Aside from the status information of human subjects, the number of humans is another element describing human scenarios. Figure 9 shows the classification results for one human subject, two human subjects with occlusion, two human subjects without occlusion, three human subjects, and four human subjects scenarios. The scenarios with different numbers of humans can be recognized with high accuracy, since the clusters of them are well separated. However, for the two subjects with occlusion scenario, its cluster is mixed with the one subject scenario, and thus the recognition accuracy will be lower.

Table 2. Human scenarios recognition performance.

Classifier	One Sub	Two Sub (Occlusion)	Two Sub	Three Sub	Four Sub	Accuracy (%)
k-centroid	27/36	24/36	36/36	35/36	35/36	87.22
knn	33/36	27/36	36/36	35/36	35/36	92.22

shows the results of human scenario recognition. As we can see, the recognition accuracy for two subjects without occlusion is the highest, since without occlusion, both subjects can be completely detected. Furthermore, compared with cases with more subjects, the two subjects case is simpler, and so the recognition accuracy is higher. That is why for three and four subjects cases, the recognition accuracy is lower than for two subjects cases. $P_I$ represents the detection probability, so it is higher for the three and four human subjects scenarios. It is easy to understand that with more subjects, the thermal radiation is more, and there are more intersections between human subjects and detection beams. In comparison, the temporal correlation ρ becomes lower when the number of subjects is larger. This is because with different human subjects, the correlation is lower due to their various shapes and sizes.

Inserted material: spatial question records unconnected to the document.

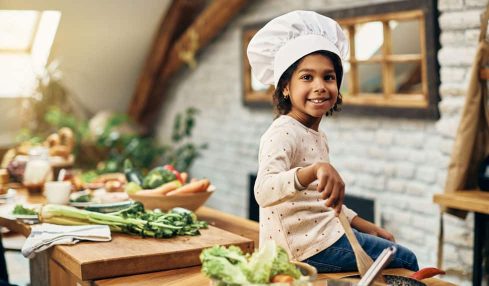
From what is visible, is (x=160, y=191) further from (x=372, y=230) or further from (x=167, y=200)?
(x=372, y=230)

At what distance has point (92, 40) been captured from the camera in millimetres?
7109

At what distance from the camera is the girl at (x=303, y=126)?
2.14 meters

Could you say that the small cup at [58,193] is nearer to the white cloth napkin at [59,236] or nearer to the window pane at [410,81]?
the white cloth napkin at [59,236]

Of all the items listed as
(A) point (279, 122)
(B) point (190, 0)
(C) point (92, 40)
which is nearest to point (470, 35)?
(A) point (279, 122)

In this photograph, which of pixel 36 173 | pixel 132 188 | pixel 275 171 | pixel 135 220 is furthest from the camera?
pixel 36 173

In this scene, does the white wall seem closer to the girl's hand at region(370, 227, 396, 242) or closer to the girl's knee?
the girl's hand at region(370, 227, 396, 242)

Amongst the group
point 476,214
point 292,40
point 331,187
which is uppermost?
point 292,40

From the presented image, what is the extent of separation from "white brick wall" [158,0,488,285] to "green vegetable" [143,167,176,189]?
6.51 ft

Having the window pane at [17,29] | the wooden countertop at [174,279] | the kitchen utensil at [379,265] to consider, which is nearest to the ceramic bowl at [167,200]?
the wooden countertop at [174,279]

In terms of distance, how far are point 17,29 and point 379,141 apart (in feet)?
12.6

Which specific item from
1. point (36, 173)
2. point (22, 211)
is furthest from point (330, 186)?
point (36, 173)

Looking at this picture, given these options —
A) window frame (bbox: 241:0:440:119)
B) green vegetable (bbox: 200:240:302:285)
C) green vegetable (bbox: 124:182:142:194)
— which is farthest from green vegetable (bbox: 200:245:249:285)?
window frame (bbox: 241:0:440:119)

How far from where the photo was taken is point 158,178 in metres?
3.10

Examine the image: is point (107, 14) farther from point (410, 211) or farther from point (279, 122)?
point (279, 122)
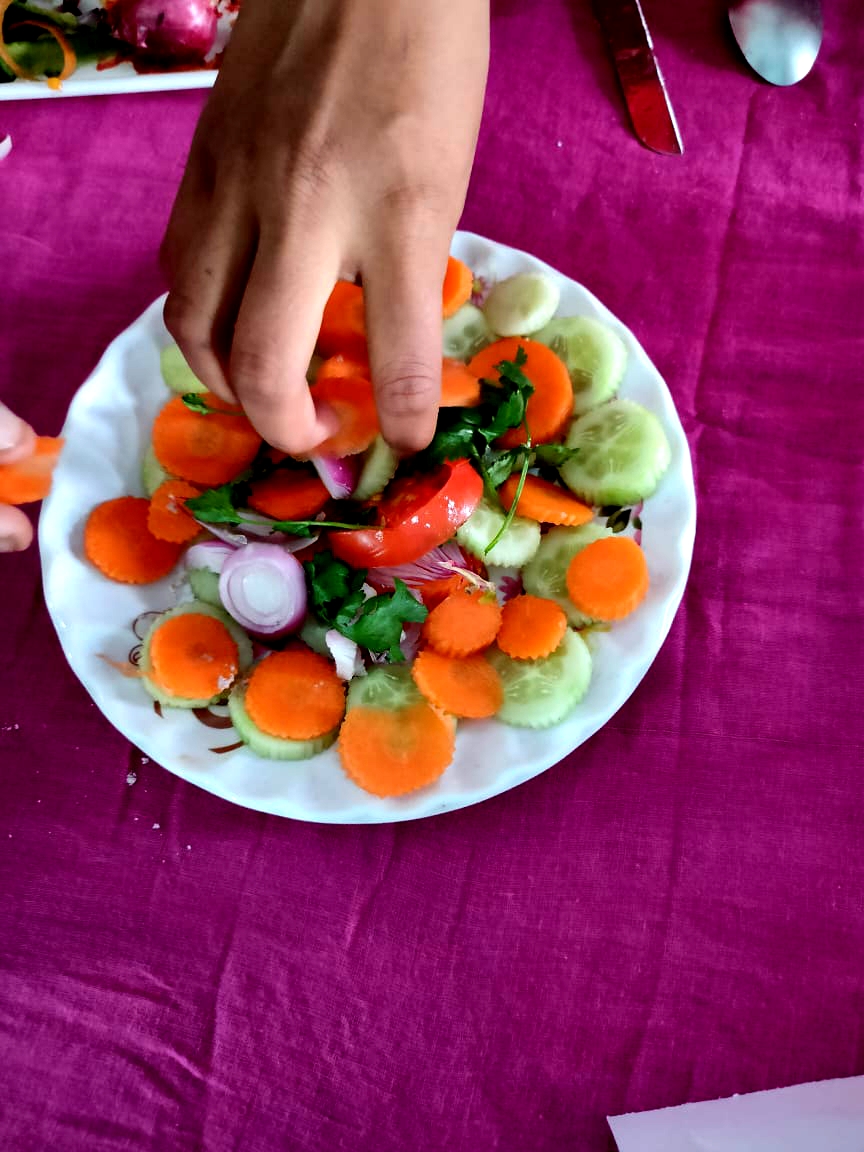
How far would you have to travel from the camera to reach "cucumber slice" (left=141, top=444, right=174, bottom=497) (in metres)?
1.07

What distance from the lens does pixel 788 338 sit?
47.4 inches

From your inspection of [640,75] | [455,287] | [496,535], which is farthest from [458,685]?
[640,75]

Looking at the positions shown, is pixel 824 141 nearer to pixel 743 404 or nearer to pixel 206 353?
pixel 743 404

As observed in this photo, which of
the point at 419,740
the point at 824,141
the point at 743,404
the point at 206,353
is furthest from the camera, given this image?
the point at 824,141

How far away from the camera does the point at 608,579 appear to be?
37.5 inches

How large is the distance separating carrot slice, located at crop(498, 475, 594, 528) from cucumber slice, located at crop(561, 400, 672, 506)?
0.03 meters

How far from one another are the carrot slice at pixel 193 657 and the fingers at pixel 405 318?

It is interesting to see that the simplest scenarios with one subject and two subjects (occlusion) achieve the lowest recognition accuracy. It is only around 80%—much lower than the average accuracy of 87.22%. Although knn method can improve the accuracy, it is still lower than other scenarios. This is because the occlusion constrains the detection of both subjects in a certain scope. With occlusion, two subjects could be regarded as only one subject in the sensor’s vision at a certain moment. So, the sensor will be confused about one subject and two subjects with occlusion scenarios. Therefore, the one subject scenario is affected by mis-classifying two subjects (occlusion) scenarios.

5. Conclusions

In this work, a wearable PIR thermal sensing system was proposed and developed. Compared with conventional wearable sensing systems that focus on physiological information acquisition for users by themselves, such a proposed PIR thermal sensing system is able to acquire surrounding human scenario information. The experimental results have demonstrated that the proposed system and method are effective in static human detection and human scenario recognition. The wearable PIR sensing system is a good tool to assist blind people and disabled people with weak visual abilities in their daily and social lives to perceive surrounding human scenarios and human activities. In future work, the efficient detection method for occlusion cases will be further improved. The wearable PIR sensor can also be combined with other wearable sensors to perform more applications.